In addition, due to the nature of the bounding boxes and images you may select, the window has defaulted to Maximized, as can be seen in the following code block:

<Window x:Class="chapter13.wpf.MainWindow"
        xmlns="http://schemas.microsoft.com/winfx/2006/xaml/presentation"
        xmlns:x="http://schemas.microsoft.com/winfx/2006/xaml"
        xmlns:d="http://schemas.microsoft.com/expression/blend/2008"
        xmlns:mc=
            "http://schemas.openxmlformats.org/markup-compatibility/2006"
        xmlns:local="clr-namespace:chapter13.wpf"
        mc:Ignorable="d"
        ResizeMode="NoResize"
        WindowStyle="SingleBorderWindow"
        WindowState="Maximized"
        WindowStartupLocation="CenterScreen"
        Background="#1e1e1e"
        Title="Chapter 13" Height="450" Width="800">

With the XAML changes behind us, let us now dive into the revised ImageClassificationPredictor class.

The ImageClassificationPredictor class

The ImageClassificationPredictor class, much like that of Chapter 12, Using TensorFlow with ML.NET, contains the methods to run our image prediction. In this chapter, we will need to make several additional class objects to support the running of an ONNX model, as follows:

First, we define the ImageNetSettings struct that defines the height and width of our network. The YOLO model requires the use of 416 pixels by 416 pixels, as illustrated in the following code block:

public struct ImageNetSettings
{
    public const int imageHeight = 416;
    public const int imageWidth = 416;
}

Next, we define the TinyYoloModelSettings struct to be used with the ONNX model, as follows:

public struct TinyYoloModelSettings
{
    public const string ModelInput = "image";

    public const string ModelOutput = "grid";
}

Unlike the previous chapter, where the TensorFlow model was imported and then exported as an ML.NET model on the first run, ONNX, as of this writing, does not support that path. So, we must load the ONNX model in the Initialize method every time, as illustrated in the following code block:

public (bool Success, string Exception) Initialize()
{
    try
    {
        if (File.Exists(ML_NET_MODEL))
        {
            var data = MlContext.Data.LoadFromEnumerable(
                                  new List<ImageDataInputItem>());

            var pipeline = MlContext.Transforms.LoadImages(
                outputColumnName: "image", imageFolder: "", 
                inputColumnName: nameof(
                    ImageDataInputItem.ImagePath))

# [STATED EXERCISE A]
Pick out every line of the entries that contains the word "house", with case counting.
The walkthrough and the entries were taken from unrelated sources.

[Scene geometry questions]
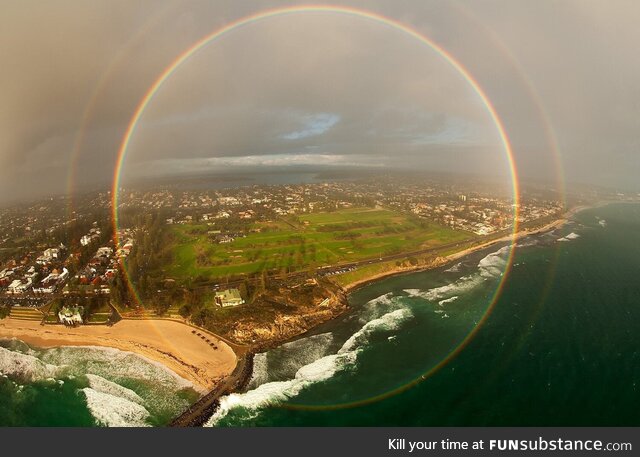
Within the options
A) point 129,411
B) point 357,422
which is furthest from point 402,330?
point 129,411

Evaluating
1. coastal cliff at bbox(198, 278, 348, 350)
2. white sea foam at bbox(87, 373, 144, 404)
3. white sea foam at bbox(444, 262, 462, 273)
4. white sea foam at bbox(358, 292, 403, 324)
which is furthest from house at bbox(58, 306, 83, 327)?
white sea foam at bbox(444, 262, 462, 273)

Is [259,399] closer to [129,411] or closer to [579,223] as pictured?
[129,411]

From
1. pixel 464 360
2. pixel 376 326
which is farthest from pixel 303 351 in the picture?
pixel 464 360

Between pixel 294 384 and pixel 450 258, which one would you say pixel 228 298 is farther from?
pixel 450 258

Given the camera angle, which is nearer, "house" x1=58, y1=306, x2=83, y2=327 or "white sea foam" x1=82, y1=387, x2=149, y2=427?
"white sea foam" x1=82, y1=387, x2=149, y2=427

* * *

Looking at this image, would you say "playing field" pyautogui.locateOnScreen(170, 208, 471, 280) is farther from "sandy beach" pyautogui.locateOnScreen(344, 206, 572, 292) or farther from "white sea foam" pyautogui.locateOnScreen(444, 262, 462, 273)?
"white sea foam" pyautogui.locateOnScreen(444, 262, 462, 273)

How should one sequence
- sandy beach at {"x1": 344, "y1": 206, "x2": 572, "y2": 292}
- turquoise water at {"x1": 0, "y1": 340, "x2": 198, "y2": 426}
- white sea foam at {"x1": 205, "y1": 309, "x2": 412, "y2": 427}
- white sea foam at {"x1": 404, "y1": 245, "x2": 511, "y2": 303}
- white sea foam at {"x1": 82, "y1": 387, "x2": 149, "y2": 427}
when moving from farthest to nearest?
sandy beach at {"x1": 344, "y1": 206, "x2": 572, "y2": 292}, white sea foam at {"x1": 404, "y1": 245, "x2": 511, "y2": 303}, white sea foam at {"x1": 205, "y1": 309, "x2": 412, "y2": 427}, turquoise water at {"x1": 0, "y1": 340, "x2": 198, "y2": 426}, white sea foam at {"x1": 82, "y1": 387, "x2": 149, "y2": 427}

* * *

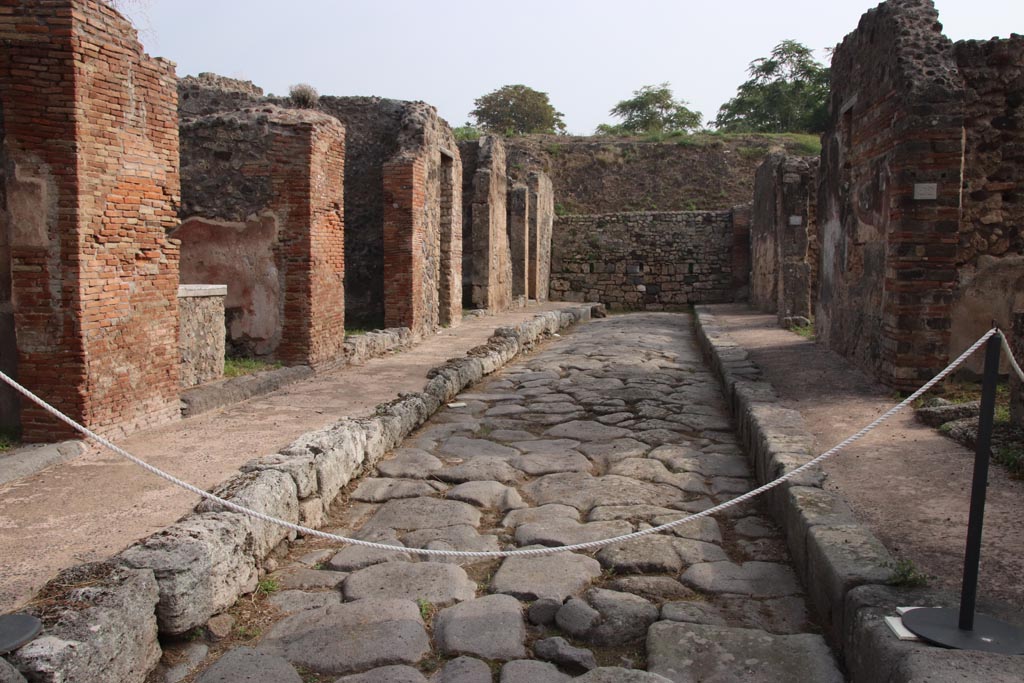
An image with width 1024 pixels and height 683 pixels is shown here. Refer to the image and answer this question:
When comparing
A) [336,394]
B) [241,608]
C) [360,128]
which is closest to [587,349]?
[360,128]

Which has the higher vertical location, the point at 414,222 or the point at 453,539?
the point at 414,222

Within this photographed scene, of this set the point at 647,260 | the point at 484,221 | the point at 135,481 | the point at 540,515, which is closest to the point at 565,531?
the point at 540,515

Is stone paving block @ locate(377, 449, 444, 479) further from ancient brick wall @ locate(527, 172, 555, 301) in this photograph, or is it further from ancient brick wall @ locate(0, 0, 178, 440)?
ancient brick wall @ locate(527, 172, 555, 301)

# [STATED EXERCISE B]
Rewrite the part of the walkthrough between "public (bool Success, string" and "ImageDataInputItem.ImagePath))", inclusive, putting "imageLoader" in place of "pipeline".

# [FULL ANSWER A]
which is furthest from house at bbox(58, 306, 83, 327)?
Given the camera angle, which is nearer, "house" x1=58, y1=306, x2=83, y2=327 or "white sea foam" x1=82, y1=387, x2=149, y2=427?

# [FULL ANSWER B]
public (bool Success, string Exception) Initialize()
{
    try
    {
        if (File.Exists(ML_NET_MODEL))
        {
            var data = MlContext.Data.LoadFromEnumerable(
                                  new List<ImageDataInputItem>());

            var imageLoader = MlContext.Transforms.LoadImages(
                outputColumnName: "image", imageFolder: "", 
                inputColumnName: nameof(
                    ImageDataInputItem.ImagePath))